Future Internet, 2025, vol. 17, issue 11, 1-30

Abstract: This paper introduces TRIDENT-DE, a novel ensemble-based variant of Differential Evolution (DE) designed to tackle complex continuous global optimization problems. The algorithm leverages three complementary trial vector generation strategies best/1/bin, current-to-best/1/bin, and pbest/1/bin executed within a self-adaptive framework that employs jDE parameter control. To prevent stagnation and premature convergence, TRIDENT-DE incorporates adaptive micro-restart mechanisms, which periodically reinitialize a fraction of the population around the elite solution using Gaussian perturbations, thereby sustaining exploration even in rugged landscapes. Additionally, the algorithm integrates a greedy line-refinement operator that accelerates convergence by projecting candidate solutions along promising base-to-trial directions.

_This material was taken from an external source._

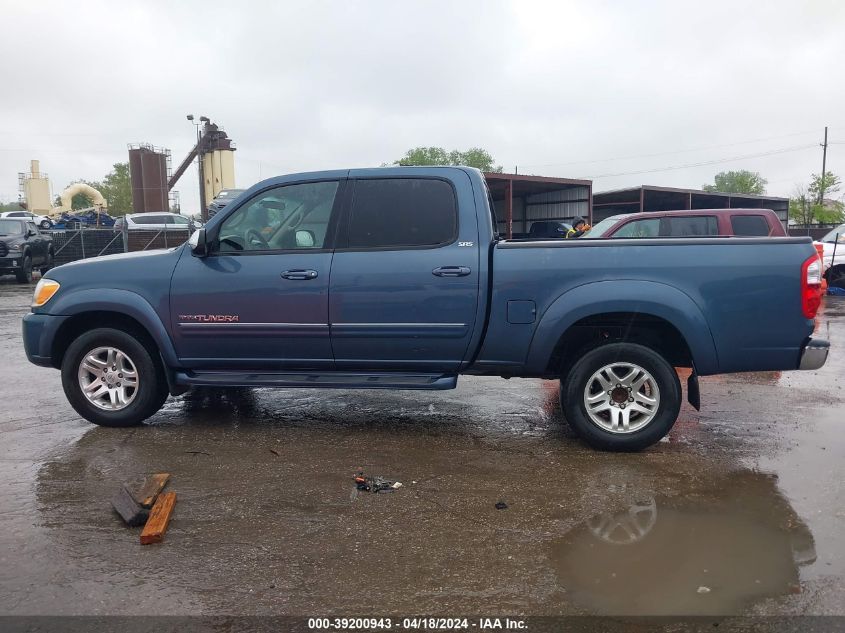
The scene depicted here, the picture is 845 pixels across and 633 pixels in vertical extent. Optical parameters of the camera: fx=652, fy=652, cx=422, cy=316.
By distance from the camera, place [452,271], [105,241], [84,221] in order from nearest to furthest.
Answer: [452,271], [105,241], [84,221]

These mechanisms are coordinated within a mini-batch update scheme, enabling aggressive iteration cycles while preserving diversity in the population. Experimental results across a diverse set of benchmark problems, including molecular potential energy surfaces and engineering design tasks, show that TRIDENT-DE consistently outperforms or matches state-of-the-art optimizers in terms of both best-found and mean performance. The findings highlight the potential of multi-operator, restart-aware DE frameworks as a powerful approach to advancing the state of the art in global optimization.

Keywords: Differential Evolution; metaheuristics; regenerative computing; hybridization; evolutionary algorithms; global optimization; mutation strategies (search for similar items in EconPapers)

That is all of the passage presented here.